Cyclosporin A, FK506 and rapamycin produce multiple, temporally distinct, effects on memory following single-trial, passive avoidance training in the chick

Few studies have used a pharmaco-behavioural methodology to directly investigate roles for the calcium-dependent protein phosphatase calcineurin (CaN) in memory formation, due partly to the absence of specific inhibitory agents. A number of drugs with different inhibitory profiles were used to examine this issue in groups of chicks trained on a single-trial, passive-avoidance task. Bilateral intracranial administration of the immunosuppressants FK506 and cyclosporin A (CyA) led to two temporally distinct effects, distinguished by the concentration of drug required and the effective time of administration relative to training. In addition to inhibiting CaN, CyA and FK506 inhibit distinct classes of peptidyl prolyl-cis/trans-isomerases (PPIases).
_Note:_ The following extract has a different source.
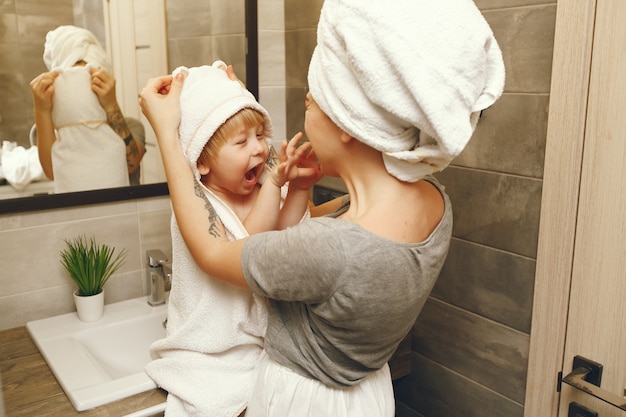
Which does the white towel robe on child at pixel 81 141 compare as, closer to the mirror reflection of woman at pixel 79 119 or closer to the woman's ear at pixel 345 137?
the mirror reflection of woman at pixel 79 119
Other agents known to inhibit these enzymes, including the Map kinase inhibitor Rapamycin, also induced memory deficits in a complex, dose- and time-of-administration-dependent, manner. The data fail to conclusively implicate CaN in memory formation, but are consistent with proposals that a phosphatase cascade may participate in an early stage of information storage. PPIases may be required at a later stage to catalyse the folding of new or translocated proteins, the synthesis of which is required for formation of long-term memory, although other possible explanations for the data remain to be investigated. (C) 2002 Published by Elsevier Science B.V.